O que fazer.
- A) Diga se cada afirmação concorda com o texto fornecido: (i) o processo tem o número 57/2013; (ii) o Ministério Público apresentou a acusação por escrito; (iii) a decisão é do Tribunal de Última Instância. Responda sim ou não a cada uma e cite literalmente as palavras do texto que decidem a resposta.
- B) Extraia do texto fornecido, sem qualquer alteração, o trecho que abre com as palavras que contêm "Insuficiência da matéria de facto provada para a decisão." e fecha com "de recurso penal)".
- C) Escreva o que vem a seguir no texto fornecido, o acórdão sobre o processo contravencional, começando depois da sua última frase.

Texto fornecido.
==========

Assuntos : Processo Contravencional.
Insuficiência da matéria de facto provada para a decisão.
Reenvio.

SUMÁRIO

1. Ocorre insuficiência da matéria de facto provada para a decisão quando o Tribunal não se pronuncia sobre toda a matéria objecto do processo.

O relator,

______________________
José Maria Dias Azedo

Processo nº 57/2013
(Autos de recurso penal)






ACORDAM NO TRIBUNAL DE SEGUNDA INSTÂNCIA DA R.A.E.M.:





Relatório

1. Nos Autos de Processo Contravencional n.° CR2-12-0524-PCT, proferiu-se sentença com o teor seguinte (na parte que revela para a questão a decidir):
“O Ministério Público substituiu a apresentação da acusação pela leitura da notificação n.° N001831/2012 junto aos autos, nos termos do art.° 370°, n.° 3 do C.P.P..

==========

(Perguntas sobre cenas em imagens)
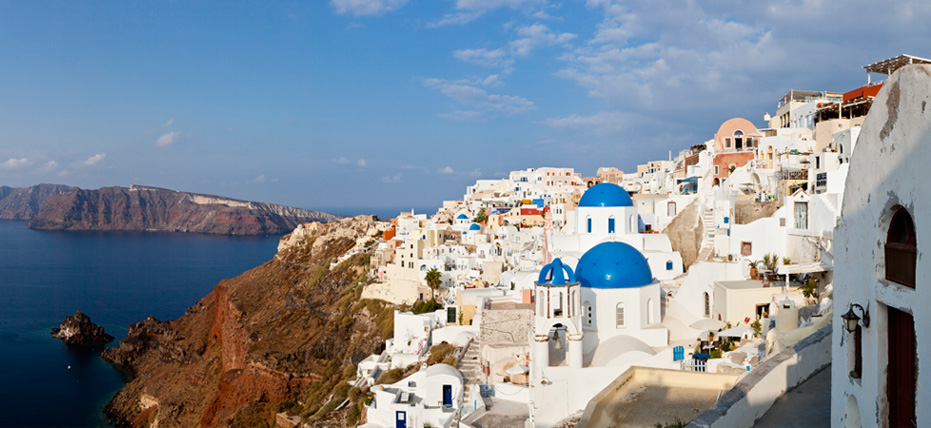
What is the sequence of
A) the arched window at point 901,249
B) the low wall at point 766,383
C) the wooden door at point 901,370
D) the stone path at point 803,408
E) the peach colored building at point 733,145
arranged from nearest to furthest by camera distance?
the arched window at point 901,249, the wooden door at point 901,370, the low wall at point 766,383, the stone path at point 803,408, the peach colored building at point 733,145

==========

Respostas escritas.
- A)
(i) Sim: "Processo nº 57/2013".
(ii) Não: "O Ministério Público substituiu a apresentação da acusação pela leitura da notificação n.° N001831/2012 junto aos autos".
(iii) Não: "ACORDAM NO TRIBUNAL DE SEGUNDA INSTÂNCIA DA R.A.E.M.".

- B)
Insuficiência da matéria de facto provada para a decisão.
Reenvio.

SUMÁRIO

1. Ocorre insuficiência da matéria de facto provada para a decisão quando o Tribunal não se pronuncia sobre toda a matéria objecto do processo.

O relator,

______________________
José Maria Dias Azedo

Processo nº 57/2013
(Autos de recurso penal)

- C)
Sendo este Tribunal o competente e o processo o próprio, e tendo o Ministério Público legitimidade para a acção penal, e na ausência de outras questões prévias ou acidentais susceptíveis de obstar à apreciação do mérito da causa de que se pudesse, desde logo, conhecer, procedeu-se ao exame dos documentos juntos aos autos nos termos e para os efeitos do art.° 336°, n.° 1 do Código Processo Penal e à discussão da causa com observância de todo o formalismo legal.
Finda a produção da prova, foi dada a palavra respectivamente ao Digno Magistrado do Ministério Público e ao ilustre defensor oficioso para alegações orais.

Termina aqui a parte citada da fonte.